Keberadaan aset kripto di tengah masyarakat Indonesia sebenarnya sudah dinaungi payung hukum, salah satunya Peraturan Badan Pengawas Perdagangan Berjangka Komoditi (Bappebti) Kementerian Perdagangan Nomor 8 Tahun 2021 tentang Pedoman Penyelenggaraan Perdagangan Pasar Fisik di Bursa Berjangka. Di Indonesia, aset kripto bisa diperdagangkan sebagai komoditas.
Selama tepat dalam memilih platform, menggunakan aset kripto sebagai instrumen investasi bukanlah hal yang berbahaya atau melanggar hukum.
Pekerjaan rumah terbesar para praktisi kripto saat ini adalah mengedukasi dan meningkatkan pemahaman publik tentang seluk-beluk aset kripto berikut ekosistem teknologinya secara utuh.
Dengan memahami seluk-beluk aset kripto, berarti publik juga memahami memahami faktor-faktor fundamental pembentuk harga. Valuasi harga aset kripto dibentuk dari inovasi teknologi, fungsi intrinsik token kripto, hingga memunculkan sentimen terhadap ramalan masa depan.
Token atau koin kripto adalah aset digital yang mewakili nilai. Koin biasanya digunakan untuk tujuan investasi, menyimpan nilai, atau transaksi perdagangan. Sebagaimana saham, nilai koin akan naik atau turun berdasarkan permintaan dan penawaran, tetapi perkembangan proyek dan kinerja pengembang menjadi penopangnya.
Ketika sebuah proyek kripto berkembang, antara lain ditandai dengan peningkatan adopsi pengguna, permintaan koin akan meningkat sehingga mendongkrak harganya. Sebaliknya, ketika sebuah proyek ditinggalkan penggunanya, permintaan dan harga koin biasanya akan turun.
Memahami fundamental aset kripto menjadi penting karena tidak sedikit proyek token kripto yang gagal dan kemudian harganya jatuh. Anjloknya nilai valuasi token kripto yang diterbitkan para pesohor Tanah Air menjadi contohnya.

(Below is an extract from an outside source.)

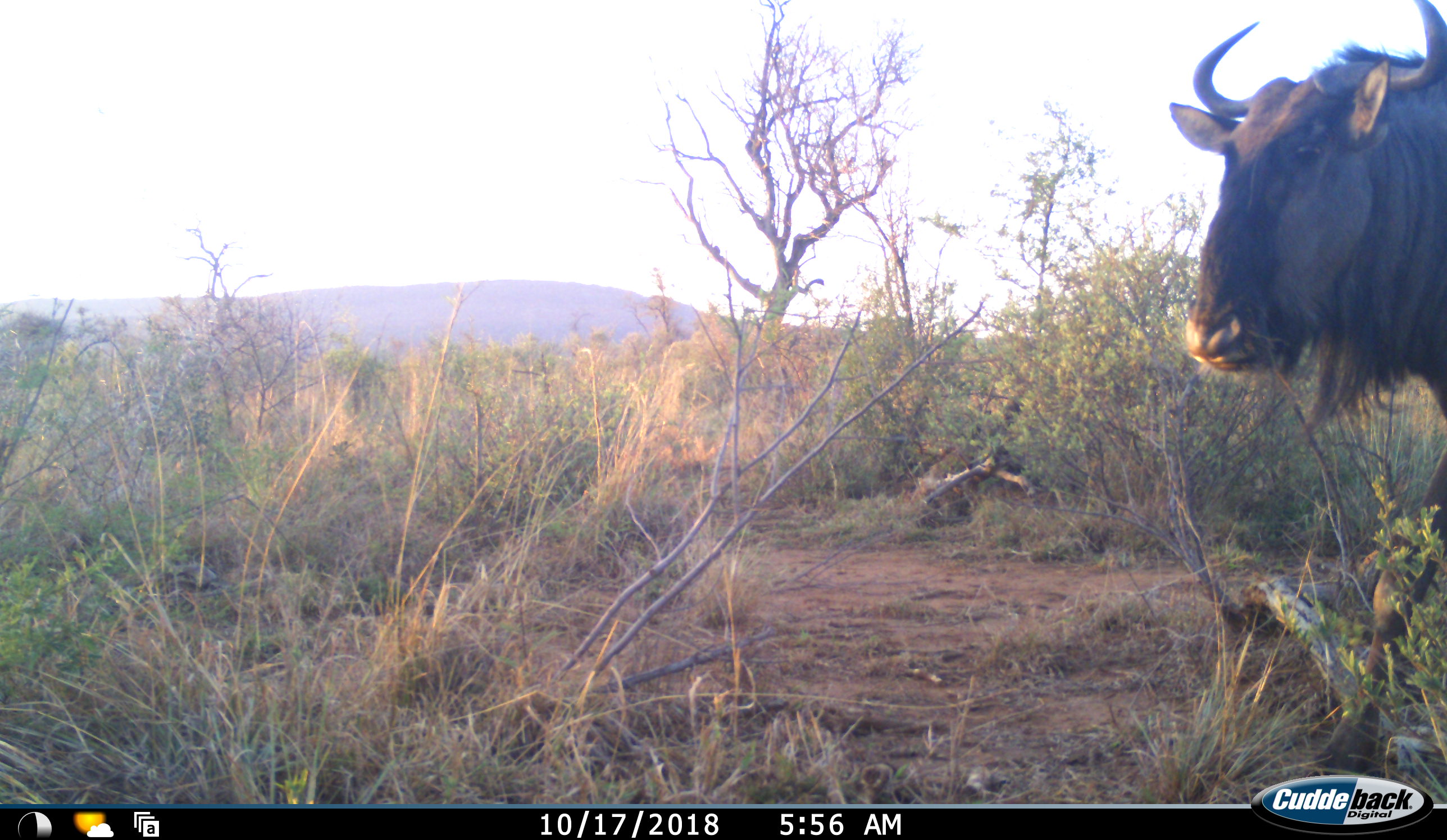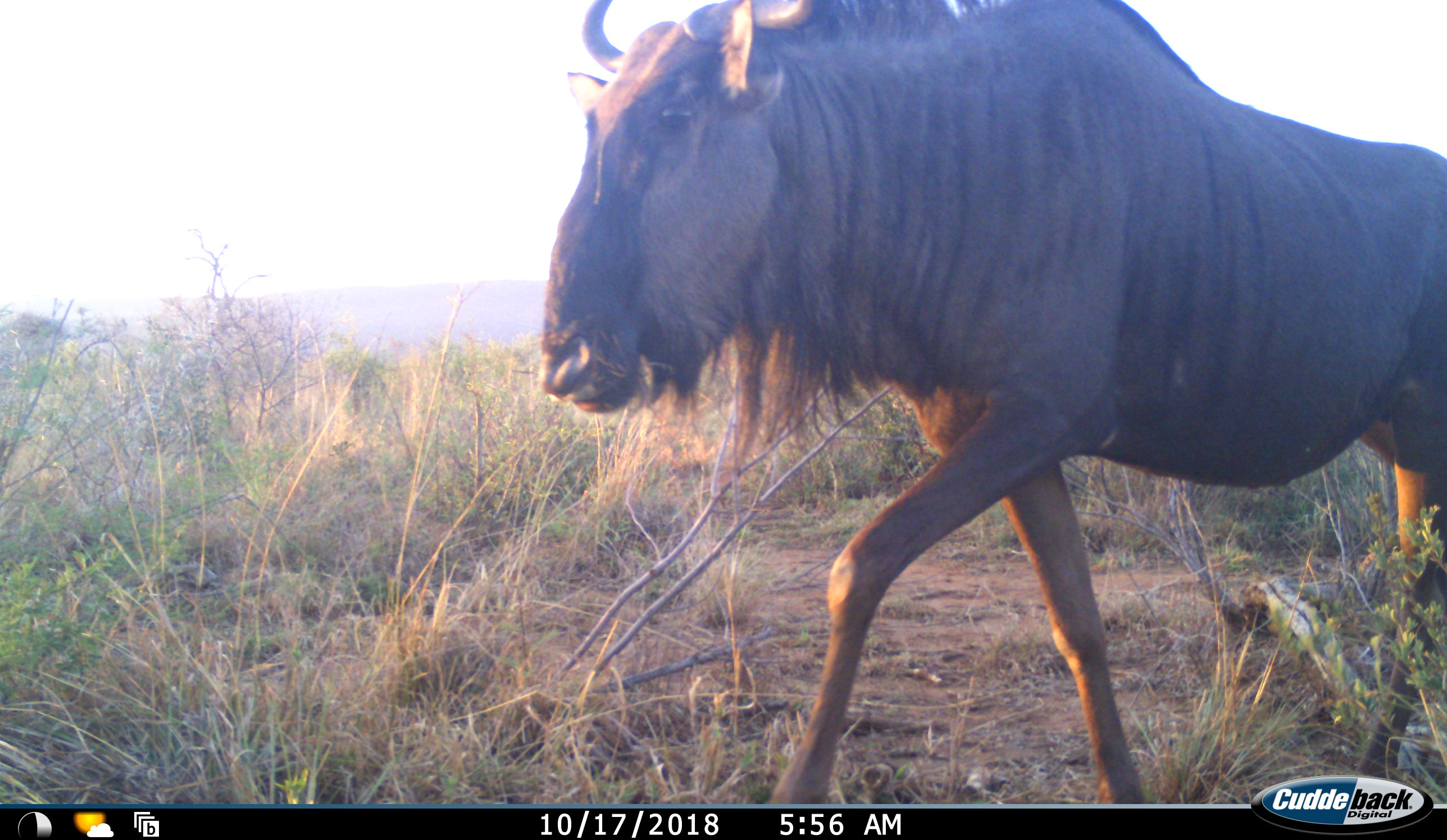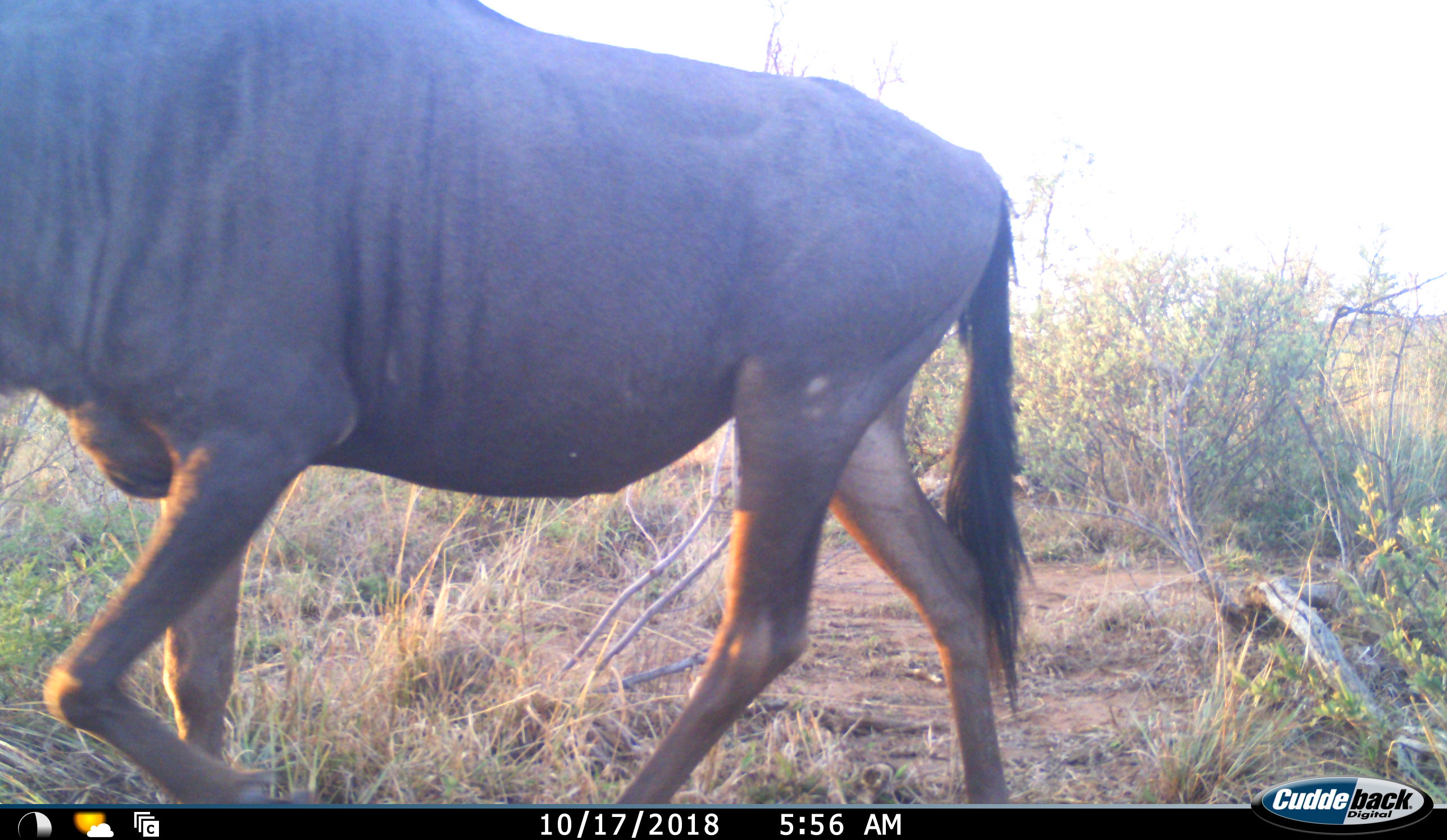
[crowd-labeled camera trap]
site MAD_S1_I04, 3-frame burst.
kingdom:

Untuk mengetahui fundamental dari token kripto, masyarakat bisa membaca laporan dari penerbit. Biasanya dalam dokumen tersebut terdapat latar belakang, tujuan, strategi, pertimbangan, hingga peta jalan untuk implementasi rantai blok selama beberapa tahun ke depan.
Jika fundamental dan proyeknya tidak jelas, masyarakat tidak perlu memaksakan diri untuk membeli token kripto yang diterbitkan para pesohor. Jika kehadiran token kripto tidak disertai dengan strategi inovasi teknologi, berikut proposal proyek yang akan dikembangkan, maka token kripto tersebut patut diragukan.

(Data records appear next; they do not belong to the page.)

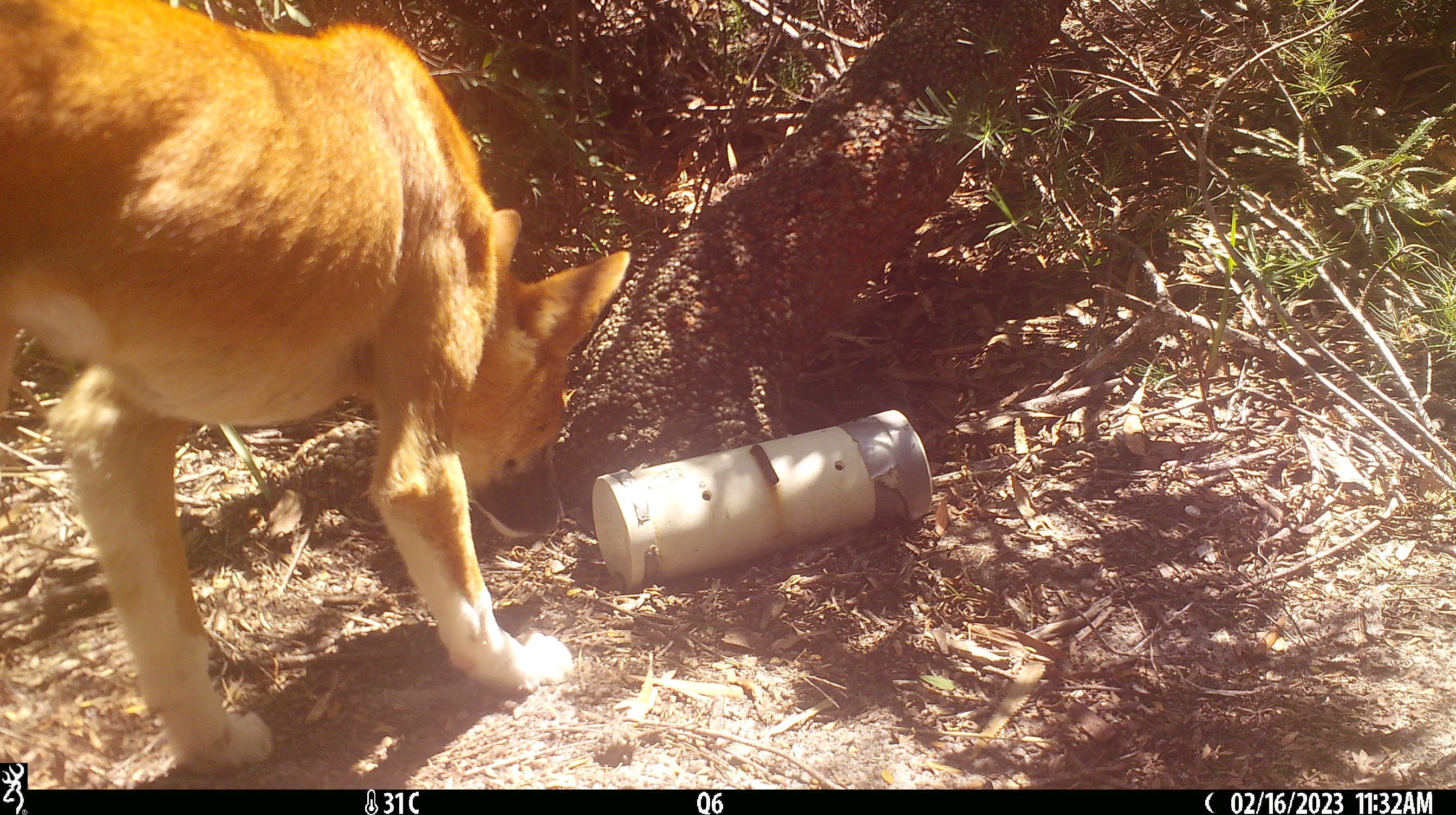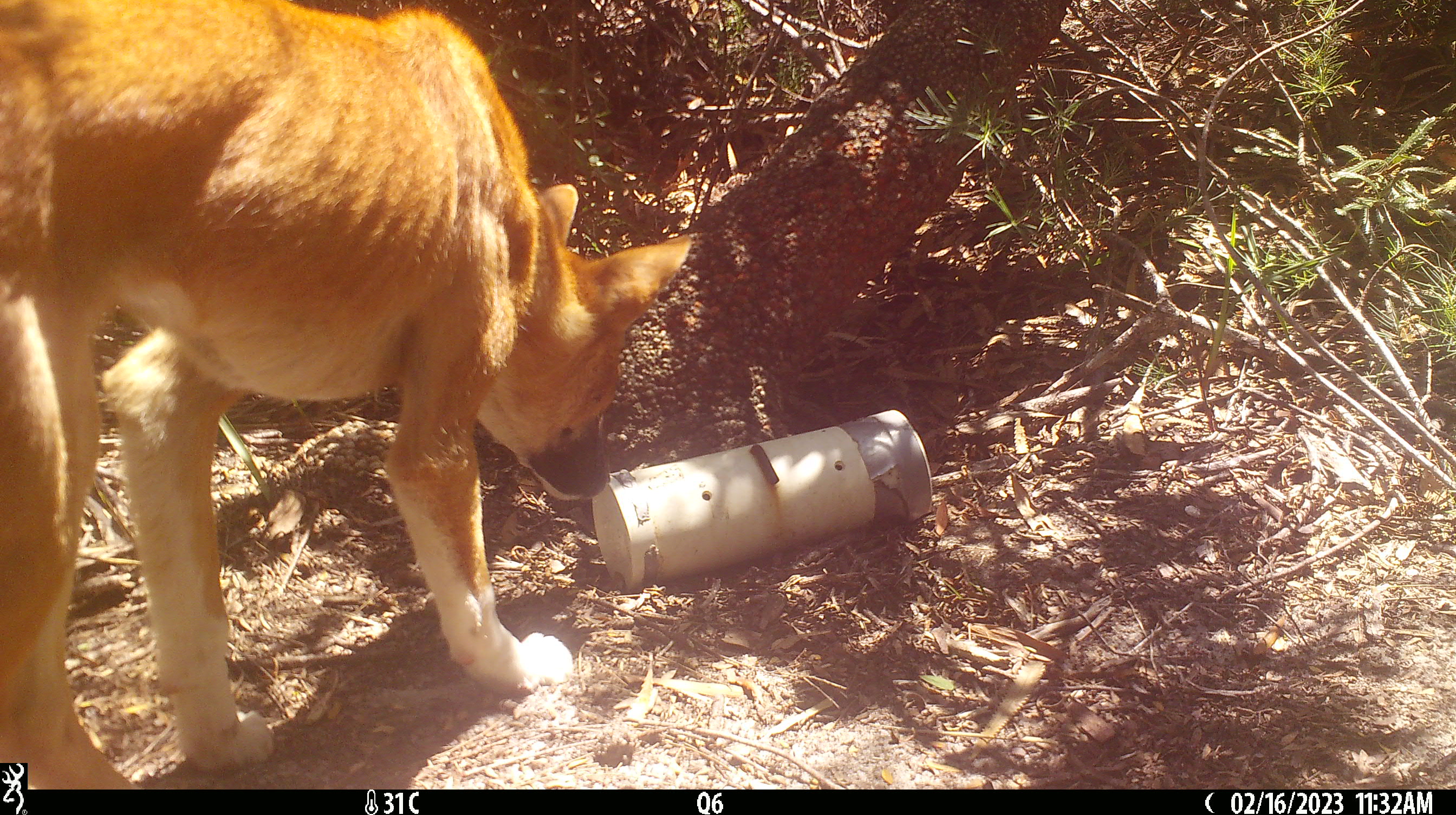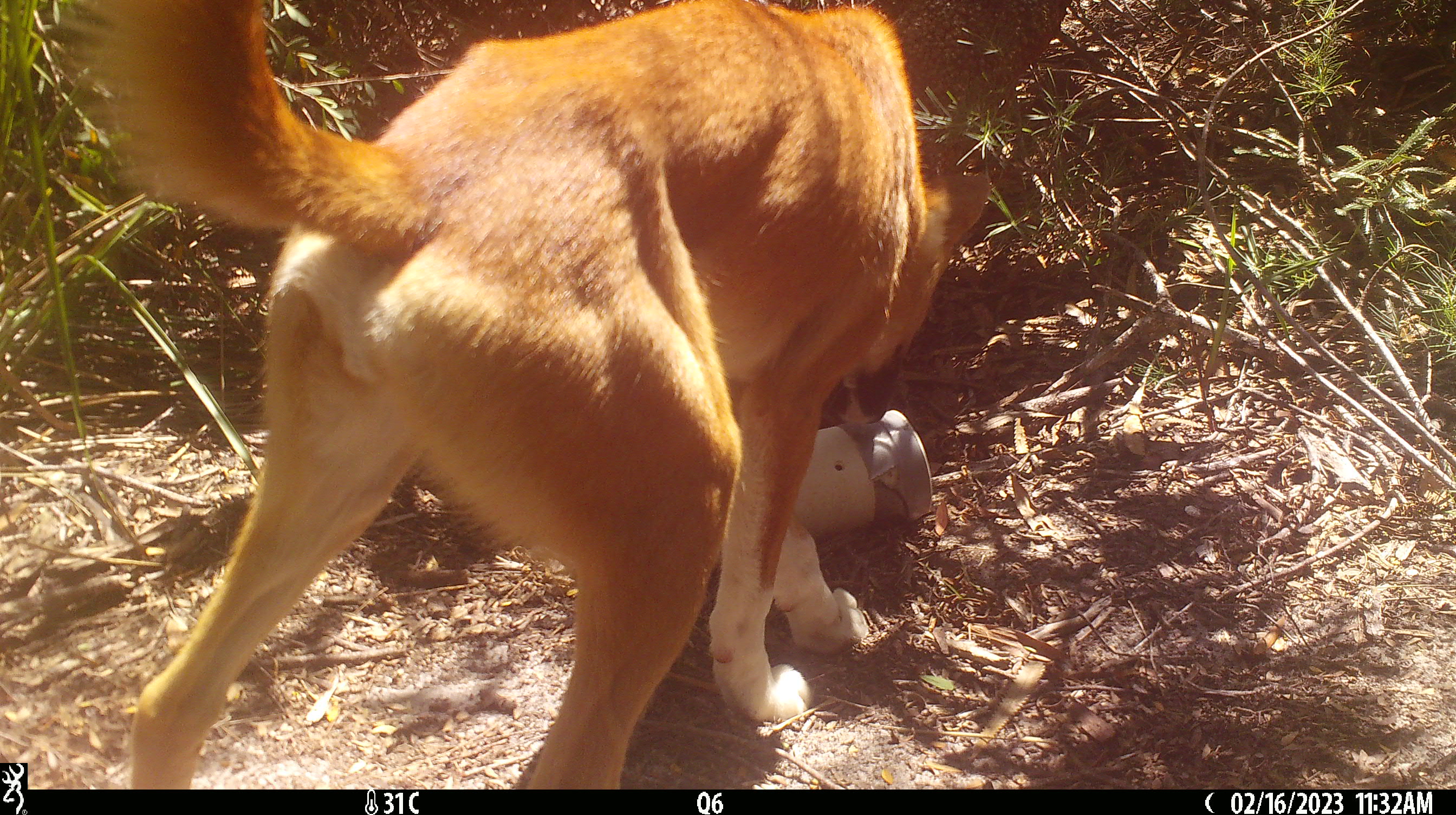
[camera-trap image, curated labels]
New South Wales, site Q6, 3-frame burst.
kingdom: Animalia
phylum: Chordata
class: Mammalia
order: Carnivora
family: Canidae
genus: Canis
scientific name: Canis familiaris dingo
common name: dingo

Baca juga : ”Booming” Aset Kripto, Riset Dulu Sebelum Beli
Untuk melindungi investor, Bappepti sebenarnya telah mensyaratkan sejumlah kriteria aset kripto yang diperdagangkan pada tempat pertukaran lokal, antara lain aset kripto mesti telah memiliki hasil penilaian dengan metode analisis hierarki proses yang ditetapkan Bappebti. Di Indonesia, berdasarkan aturan itu, terdapat 229 koin kripto yang sah untuk diperdagangkan.
Menurut data internal Tokocrypto, saat ini 67 persen investor aset kripto di Indonesia merupakan populasi di bawah usia 34 tahun. Sejalan dengan data tersebut, Bappepti mencatat pada 2021 ada 7,5 juta investor aset kripto tergolong generasi milenial.
Kementerian Perdagangan memperkirakan transaksi kripto di Indonesia sepanjang 2021 mencapai Rp 859 triliun dengan jumlah pelanggan 11,2 juta pelaku dan nilai transaksi harian Rp 2,7 triliun.
Data di atas menunjukkan fakta bahwa banyak investor kripto di Indonesia masih sangat belia sehingga muncul prospek pertumbuhan berkelanjutan pada perdagangan aset kripto.
Melalui kegiatan literasi dan edukasi yang terkoordinasi dan masif oleh semua pemangku kepentingan, diharapkan pemahaman dan gairah masyarakat dalam berinvestasi semakin meningkat.